Request: Pick out each row below that contains the string "clay", treating uppercase and lowercase as different, and copy those rows in full.
┄┄┄┄┄┄┄┄┄┄┄┄┄┄┄┄┄┄┄┄
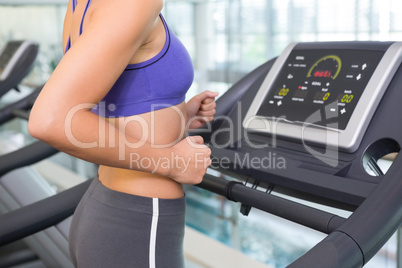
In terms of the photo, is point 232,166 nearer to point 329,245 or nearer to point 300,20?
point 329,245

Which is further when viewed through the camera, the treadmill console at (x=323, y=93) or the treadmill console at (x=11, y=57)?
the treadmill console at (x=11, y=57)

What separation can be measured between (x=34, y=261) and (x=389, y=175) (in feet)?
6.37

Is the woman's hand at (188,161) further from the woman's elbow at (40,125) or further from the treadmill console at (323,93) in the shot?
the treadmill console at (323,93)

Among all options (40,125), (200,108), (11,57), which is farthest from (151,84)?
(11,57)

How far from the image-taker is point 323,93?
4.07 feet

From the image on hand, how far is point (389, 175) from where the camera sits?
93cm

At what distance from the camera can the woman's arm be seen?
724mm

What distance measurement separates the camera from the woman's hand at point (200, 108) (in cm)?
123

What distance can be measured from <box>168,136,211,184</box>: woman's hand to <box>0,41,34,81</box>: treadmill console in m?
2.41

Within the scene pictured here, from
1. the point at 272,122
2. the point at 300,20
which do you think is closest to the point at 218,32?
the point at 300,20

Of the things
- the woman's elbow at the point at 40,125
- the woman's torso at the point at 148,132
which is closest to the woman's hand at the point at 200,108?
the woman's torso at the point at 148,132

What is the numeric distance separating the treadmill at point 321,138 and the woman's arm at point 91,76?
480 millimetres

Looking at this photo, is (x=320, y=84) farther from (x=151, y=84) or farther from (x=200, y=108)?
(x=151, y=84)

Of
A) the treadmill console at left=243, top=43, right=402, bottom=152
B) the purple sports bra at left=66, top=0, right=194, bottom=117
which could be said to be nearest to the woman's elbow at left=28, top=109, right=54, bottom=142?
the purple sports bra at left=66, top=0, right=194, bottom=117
┄┄┄┄┄┄┄┄┄┄┄┄┄┄┄┄┄┄┄┄
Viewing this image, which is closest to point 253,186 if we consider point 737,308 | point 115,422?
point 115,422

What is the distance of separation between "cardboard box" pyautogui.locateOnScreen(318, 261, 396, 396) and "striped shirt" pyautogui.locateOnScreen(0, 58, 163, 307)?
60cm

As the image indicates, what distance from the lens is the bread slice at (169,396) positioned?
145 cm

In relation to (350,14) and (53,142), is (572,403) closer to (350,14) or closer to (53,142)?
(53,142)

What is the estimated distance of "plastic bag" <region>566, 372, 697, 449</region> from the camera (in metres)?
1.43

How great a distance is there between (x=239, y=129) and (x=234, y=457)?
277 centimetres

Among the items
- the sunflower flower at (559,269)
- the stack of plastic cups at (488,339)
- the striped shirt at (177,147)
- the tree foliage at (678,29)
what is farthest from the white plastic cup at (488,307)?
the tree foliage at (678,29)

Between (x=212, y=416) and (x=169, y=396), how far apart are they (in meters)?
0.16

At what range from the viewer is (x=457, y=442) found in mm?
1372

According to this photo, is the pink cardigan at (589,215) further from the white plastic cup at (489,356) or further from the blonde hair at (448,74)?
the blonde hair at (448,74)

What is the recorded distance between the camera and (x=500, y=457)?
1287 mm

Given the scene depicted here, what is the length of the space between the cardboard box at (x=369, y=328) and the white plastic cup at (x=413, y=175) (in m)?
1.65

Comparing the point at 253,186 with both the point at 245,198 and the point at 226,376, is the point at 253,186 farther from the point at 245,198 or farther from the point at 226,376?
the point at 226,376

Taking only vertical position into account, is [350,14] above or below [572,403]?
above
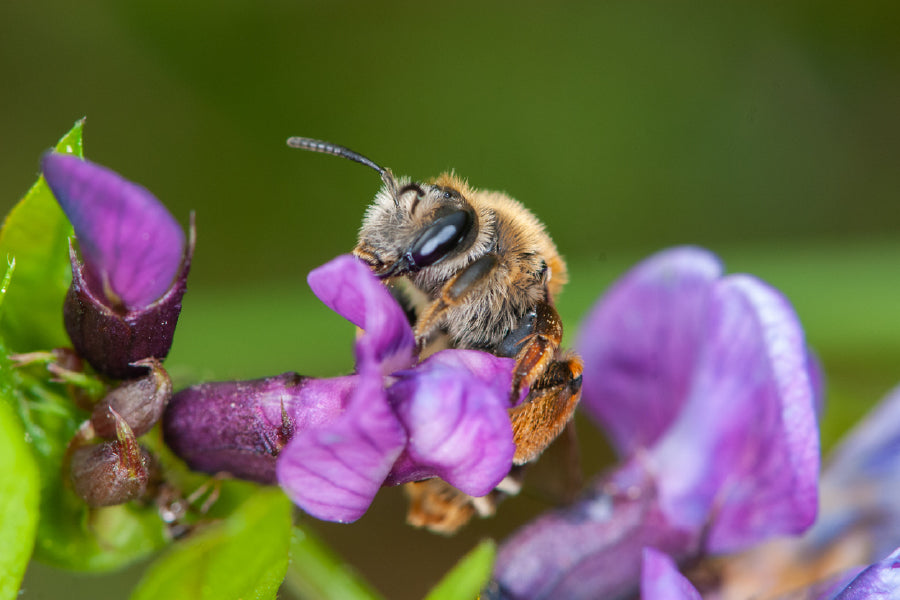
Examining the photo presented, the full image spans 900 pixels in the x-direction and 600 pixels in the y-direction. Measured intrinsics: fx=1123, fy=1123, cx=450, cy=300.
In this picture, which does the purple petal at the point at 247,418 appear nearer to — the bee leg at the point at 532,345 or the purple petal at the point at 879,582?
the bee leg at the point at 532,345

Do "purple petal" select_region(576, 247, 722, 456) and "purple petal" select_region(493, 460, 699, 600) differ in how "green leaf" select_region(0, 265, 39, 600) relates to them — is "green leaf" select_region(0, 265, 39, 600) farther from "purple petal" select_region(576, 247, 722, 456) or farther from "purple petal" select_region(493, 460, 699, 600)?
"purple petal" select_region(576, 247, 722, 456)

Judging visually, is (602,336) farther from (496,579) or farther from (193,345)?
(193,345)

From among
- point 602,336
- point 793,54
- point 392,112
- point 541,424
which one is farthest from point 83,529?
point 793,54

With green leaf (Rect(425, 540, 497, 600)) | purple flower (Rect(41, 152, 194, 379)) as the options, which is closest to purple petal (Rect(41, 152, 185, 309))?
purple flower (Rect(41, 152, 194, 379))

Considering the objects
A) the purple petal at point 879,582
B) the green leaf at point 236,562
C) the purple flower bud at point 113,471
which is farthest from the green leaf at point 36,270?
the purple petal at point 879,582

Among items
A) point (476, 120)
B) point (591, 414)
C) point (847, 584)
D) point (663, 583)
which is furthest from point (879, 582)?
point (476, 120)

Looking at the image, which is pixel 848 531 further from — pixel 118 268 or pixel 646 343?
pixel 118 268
┄┄┄┄┄┄┄┄┄┄┄┄┄┄┄┄┄┄┄┄
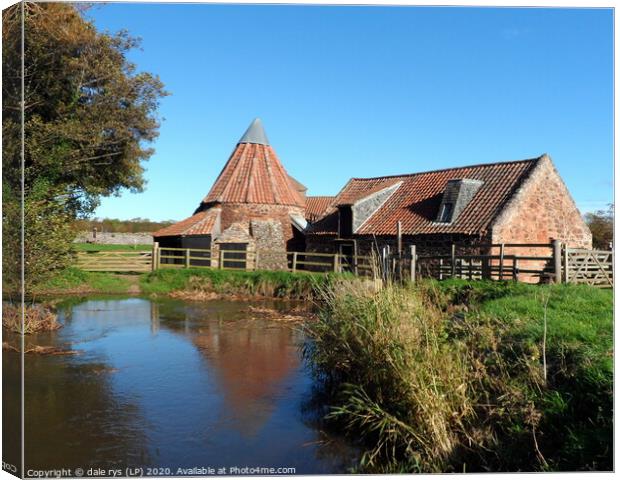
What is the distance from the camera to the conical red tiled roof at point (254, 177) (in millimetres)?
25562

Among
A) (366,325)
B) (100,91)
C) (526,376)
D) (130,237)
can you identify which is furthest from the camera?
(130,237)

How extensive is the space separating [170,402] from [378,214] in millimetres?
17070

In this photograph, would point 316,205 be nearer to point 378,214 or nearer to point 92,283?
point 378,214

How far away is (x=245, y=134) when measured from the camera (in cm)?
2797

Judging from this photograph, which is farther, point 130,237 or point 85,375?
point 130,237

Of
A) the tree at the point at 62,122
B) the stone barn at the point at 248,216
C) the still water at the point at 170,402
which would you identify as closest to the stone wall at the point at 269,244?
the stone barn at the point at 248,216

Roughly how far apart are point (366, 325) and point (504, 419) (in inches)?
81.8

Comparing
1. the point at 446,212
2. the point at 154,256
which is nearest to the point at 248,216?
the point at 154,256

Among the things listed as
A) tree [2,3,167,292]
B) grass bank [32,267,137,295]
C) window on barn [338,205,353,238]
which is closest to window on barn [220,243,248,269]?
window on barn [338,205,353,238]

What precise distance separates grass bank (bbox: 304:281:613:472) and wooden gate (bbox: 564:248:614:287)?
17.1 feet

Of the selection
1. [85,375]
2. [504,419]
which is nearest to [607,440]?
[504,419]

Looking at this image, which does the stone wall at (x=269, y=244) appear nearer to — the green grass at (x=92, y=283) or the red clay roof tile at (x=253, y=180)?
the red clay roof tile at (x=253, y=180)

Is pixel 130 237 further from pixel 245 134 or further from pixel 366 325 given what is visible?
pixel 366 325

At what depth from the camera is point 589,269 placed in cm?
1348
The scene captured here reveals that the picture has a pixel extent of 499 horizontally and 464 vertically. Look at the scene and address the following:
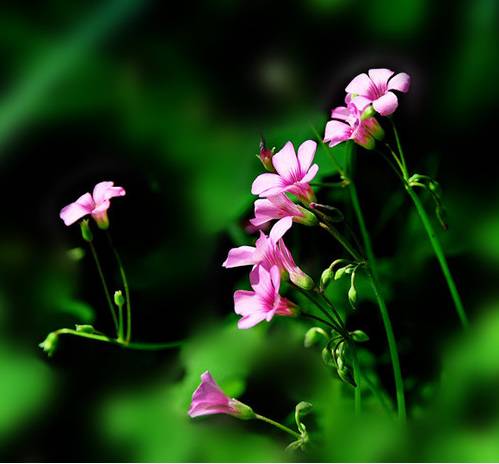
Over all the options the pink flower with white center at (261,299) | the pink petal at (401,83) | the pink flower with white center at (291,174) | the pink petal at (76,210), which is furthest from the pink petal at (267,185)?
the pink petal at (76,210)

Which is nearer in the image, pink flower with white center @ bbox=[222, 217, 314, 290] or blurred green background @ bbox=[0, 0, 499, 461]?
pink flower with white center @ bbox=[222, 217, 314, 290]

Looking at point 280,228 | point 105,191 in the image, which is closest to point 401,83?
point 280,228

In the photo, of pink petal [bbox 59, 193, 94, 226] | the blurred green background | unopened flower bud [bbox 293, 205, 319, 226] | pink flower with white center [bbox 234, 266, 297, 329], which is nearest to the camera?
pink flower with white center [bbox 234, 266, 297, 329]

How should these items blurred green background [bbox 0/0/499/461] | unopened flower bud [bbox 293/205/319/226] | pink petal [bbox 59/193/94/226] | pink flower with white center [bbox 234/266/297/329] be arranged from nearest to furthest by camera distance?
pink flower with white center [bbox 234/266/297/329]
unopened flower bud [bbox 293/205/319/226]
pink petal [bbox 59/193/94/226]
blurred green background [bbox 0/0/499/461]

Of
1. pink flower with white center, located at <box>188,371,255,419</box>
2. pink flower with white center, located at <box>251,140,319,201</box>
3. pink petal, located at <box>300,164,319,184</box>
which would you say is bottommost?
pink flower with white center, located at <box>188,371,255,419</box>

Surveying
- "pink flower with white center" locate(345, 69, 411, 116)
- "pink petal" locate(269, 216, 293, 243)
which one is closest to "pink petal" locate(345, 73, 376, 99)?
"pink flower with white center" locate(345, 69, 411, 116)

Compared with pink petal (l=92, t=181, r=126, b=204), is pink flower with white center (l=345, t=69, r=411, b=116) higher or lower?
┄┄┄┄┄┄┄┄┄┄┄┄┄┄┄┄┄┄┄┄
Correct output:
Looking at this image, which does the stone wall at (x=269, y=244) appear nearer to — the green grass at (x=92, y=283) or the red clay roof tile at (x=253, y=180)?
the red clay roof tile at (x=253, y=180)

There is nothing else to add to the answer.